On 28 September 2018, the State of Palestine filed a complaint against the United States before the International Court of Justice (the ICJ, the UN’s Court).

The State of Palestine is denouncing the US embassy’s recent relocation to Jerusalem. The brief filed by the State of Palestine is based on UNGA Res 181 on The Partition of Palestine, adopted in 1947 [1].

This partition plan provides that the city of Jerusalem, given its broadest definition, does not form part of the two Independent States that were supposed to be created in Palestine. Thus the status of Jerusalem under this plan was a corpus separatum ab ambis statis. As such, the city of Jerusalem cannot be declared to be the capital either state: neither the state of Israel nor the State of Palestine.

The same dispute has already been raised before, in 1980, when Israel adopted a Fundamental Law [2] which declared Jerusalem as its capital.

At that time, the UN Security Council confirmed through its Resolution 746 that declaring Jerusalem to be the capital of Israel violated the Geneva Convention on Displaced Persons and ordered the State of Israel to repeal this Fundamental Law.

In response to Israel’s denial to repeal the Fundamental Law on Jerusalem, the Security Council went on to adopt Resolution 478 which provides that all UN member states that had established embassies in Jerusalem had to move them. The following countries complied with this order at once: Bolivia, Chile, Colombia, Costa Rica, Ecuador, Guatemala, Haiti, Panama, Holland, the Dominican Republic, Salvador, Uruguay and Venezuela.

The brief filed by the State of Palestine against the US is based on a reasoning that differs from the reasoning articulated in various Palestine bodies till now. The brief is based on the concept defined in UNGA Res 303. This Resolution establishes that, due to its particular religious status, the city of Jerusalem must be internationalized and administrated by the United Nations.

Translation
Anoosha Boralessa

titre documents joints

[1«Résolution 181 (II) de l’Assemblée générale des Nations Unies», UN General Assembly, Réseau Voltaire, 29 November 1947.
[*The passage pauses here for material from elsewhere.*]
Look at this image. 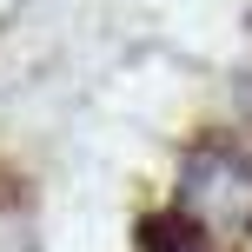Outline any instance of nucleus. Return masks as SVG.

[2The State of Israel is not governed by a Constitution but by about 10 Fundamental Law that have been adopted at different points in time. A number of Jewish religious persons are opposed to the adoption of a constitution in Israel. Their objection is based on the principle that no man-made law can prevail over God’s Commands, as enshrined in the holy books of the Torah, the Talmud and other books of the Hebrew faith. Note of Red Voltaire.